\section{Theoretical Analysis}\label{sec:theoretical-analysis}

In this section, we provide theoretical guarantees for \algadamw{}, demonstrating that it achieves a convergence rate comparable to Adam, with similar resource overhead.

\subsection{Convergence Analysis}
We analyze the convergence properties of \algadamw{} under the same assumptions as~\citet{kingma2014adam}. As a performance metric, we consider the \emph{regret}:
\begin{equation}\label{eq:regret-def}
    R_\tau(T) = \sum_{t=1}^T \left[ f(x_{t,\tau}) - f(x^*) \right],
\end{equation}
where $\tau$ denotes the index of the small update steps.
This quantity measures the cumulative sub-optimality of the iterates $x_{t,\tau}$ compared to the global optimum $x^*$ over $T$ periods.

For the analysis, we modify the notational convention so that the index $\tau$ of the small update steps ranges from $1$ to $K$. The large update step, corresponding to $\tau=K$, transitions from $x_{t,K}$ to $x_{t+1,1}$; the remaining cases $\tau \in [K-1]$ correspond to the small update steps. We define $g_{t,\tau} = \nabla f(x_{t,\tau})$, with $g_{t,\tau,i}$ denoting its $i$th component.

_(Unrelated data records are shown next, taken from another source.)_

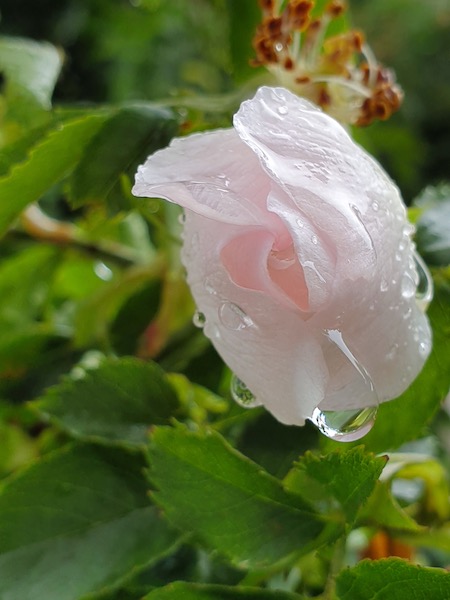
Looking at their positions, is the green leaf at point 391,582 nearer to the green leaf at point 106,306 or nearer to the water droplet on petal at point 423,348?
the water droplet on petal at point 423,348

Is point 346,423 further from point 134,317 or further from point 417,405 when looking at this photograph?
point 134,317

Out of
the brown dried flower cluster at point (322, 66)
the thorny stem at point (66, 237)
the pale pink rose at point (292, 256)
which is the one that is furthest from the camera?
the thorny stem at point (66, 237)

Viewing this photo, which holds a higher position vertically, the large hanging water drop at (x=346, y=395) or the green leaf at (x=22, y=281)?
the large hanging water drop at (x=346, y=395)

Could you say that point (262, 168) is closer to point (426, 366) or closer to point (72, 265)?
point (426, 366)

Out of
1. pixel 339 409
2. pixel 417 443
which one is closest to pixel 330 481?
pixel 339 409

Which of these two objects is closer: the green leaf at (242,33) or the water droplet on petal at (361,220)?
the water droplet on petal at (361,220)

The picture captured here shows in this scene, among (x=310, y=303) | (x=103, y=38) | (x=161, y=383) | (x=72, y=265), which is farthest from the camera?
(x=103, y=38)

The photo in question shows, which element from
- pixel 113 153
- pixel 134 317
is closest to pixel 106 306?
pixel 134 317

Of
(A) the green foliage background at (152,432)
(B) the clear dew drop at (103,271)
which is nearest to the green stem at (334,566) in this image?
(A) the green foliage background at (152,432)
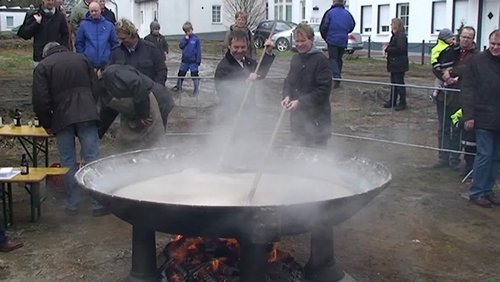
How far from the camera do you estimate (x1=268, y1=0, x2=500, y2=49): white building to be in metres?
25.3

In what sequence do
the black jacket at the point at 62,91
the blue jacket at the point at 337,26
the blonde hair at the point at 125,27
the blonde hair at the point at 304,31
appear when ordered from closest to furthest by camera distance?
1. the black jacket at the point at 62,91
2. the blonde hair at the point at 304,31
3. the blonde hair at the point at 125,27
4. the blue jacket at the point at 337,26

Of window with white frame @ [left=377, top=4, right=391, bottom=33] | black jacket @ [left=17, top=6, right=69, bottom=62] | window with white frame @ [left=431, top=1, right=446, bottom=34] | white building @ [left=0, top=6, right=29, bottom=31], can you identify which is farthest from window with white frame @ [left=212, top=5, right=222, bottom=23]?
black jacket @ [left=17, top=6, right=69, bottom=62]

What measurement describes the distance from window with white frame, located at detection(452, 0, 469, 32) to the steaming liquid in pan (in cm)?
2341

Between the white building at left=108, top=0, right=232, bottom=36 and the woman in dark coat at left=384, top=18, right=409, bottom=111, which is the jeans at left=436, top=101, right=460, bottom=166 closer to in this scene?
the woman in dark coat at left=384, top=18, right=409, bottom=111

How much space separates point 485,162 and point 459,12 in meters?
21.5

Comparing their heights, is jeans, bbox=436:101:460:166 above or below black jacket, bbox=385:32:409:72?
below

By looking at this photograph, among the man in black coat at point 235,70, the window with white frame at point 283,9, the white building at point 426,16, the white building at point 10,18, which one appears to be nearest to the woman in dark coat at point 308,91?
the man in black coat at point 235,70

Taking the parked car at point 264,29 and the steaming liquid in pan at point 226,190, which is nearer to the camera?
the steaming liquid in pan at point 226,190

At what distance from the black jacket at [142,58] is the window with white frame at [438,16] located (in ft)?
75.1

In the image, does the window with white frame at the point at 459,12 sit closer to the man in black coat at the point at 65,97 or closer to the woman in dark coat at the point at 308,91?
the woman in dark coat at the point at 308,91

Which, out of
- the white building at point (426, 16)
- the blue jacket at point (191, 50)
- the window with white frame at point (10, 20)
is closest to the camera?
the blue jacket at point (191, 50)

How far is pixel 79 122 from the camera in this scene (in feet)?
20.4

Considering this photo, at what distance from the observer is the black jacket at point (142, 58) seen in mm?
6863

\begin{theorem}\label{thm:regret}
Suppose the objective $f$ is convex, with $\|\nabla f(x)\|_2 \leq G$ and $\|\nabla f(x)\|_\infty \leq G_\infty$ for all $x$. Assume that, for any $(t_1,\tau_1), (t_2,\tau_2) \in [T]\times[K]$, the parameter differences satisfy $\|x_{t_1,\tau_1} - x_{t_2,\tau_2}\|_2 \leq D$ and $\|x_{t_1,\tau_1} - x_{t_2,\tau_2}\|_\infty \leq D_\infty$. Further suppose the hyperparameters satisfy $\frac{\sqrt{1-\beta_2}}{1-\beta_1}\leq 1$. Then, for any $T\geq1$, \algadamw{} achieves:
\begin{equation}
\begin{aligned}
    R_K(T) \leq\, & \frac{\sqrt{K} D^2}{2\gamma (1-\beta_1)}  \sum_{i=1}^d \sqrt{T\, \hat{v}_{T,K,i}} \\
    &+ \frac{(1+\gamma) K^{3/2} G_\infty}{2(1-\beta_1)} \sum_{i=1}^d \|g_{1:KT,i}\|_2\\
    &+ \frac{D^2_\infty G_\infty (K-1)}{2(1-\beta_1)}.
\end{aligned}
\end{equation}
\end{theorem}

The proof of Theorem~\ref{thm:regret} is provided in Appendix~\ref{sec:proof}. This result establishes that \algadamw{} attains a regret bound of $O(\sqrt{T})$, matching the order obtained for Adam~\citep{kingma2014adam}, and confirming its convergence guarantee in the convex setting.

Additionally, Theorem~\ref{thm:regret} reveals that, for fixed $T$, the cumulative regret increases as $K$ (the number of small steps) increases. This reflects a fundamental trade-off: larger $K$ can result in faster initial convergence, but overly large $K$ may cause the update trajectory to deviate from that of Adam, potentially leading to larger regret in the long term.

% Uncomment if you wish to include the corollary on average regret:
% \begin{corollary}
% Under the same conditions as Theorem~\ref{thm:regret}, the average regret of \algadamw~ converges to zero at the rate
% \[
%     \frac{R_K(T)}{T} = O\left(\frac{1}{\sqrt{T}}\right).
% \]
% \end{corollary}

\subsection{Resource Overhead Analysis}

We now discuss the computational and memory overhead of \algadamw{}. Since \algadamw{} is based on AdamW, we focus on a comparison with AdamW employing gradient accumulation.

\algadamw{} does not incur any additional memory overhead compared to AdamW or AdamW with gradient accumulation. The memory required by \algadamw{} consists of the storage for model parameters, gradients, and the running estimates of the first and second moments---identical to Adam and AdamW. When the same micro-batch size is used, the memory footprint of \algadamw{} and AdamW with GA are equivalent.

% If multi-GPU/distributed context is relevant, discuss:
% However, in distributed or multi-GPU settings, \algadamw{} may introduce additional communication overhead, especially for large $K$, due to the more frequent parameter synchronization necessitated by intra-period updates. Specifically, since \algadamw{} performs $K$ parameter updates for each period of $K$ micro-batches, the communication cost may scale linearly with $K$, potentially leading to reduced efficiency compared to AdamW with GA in highly parallelized environments.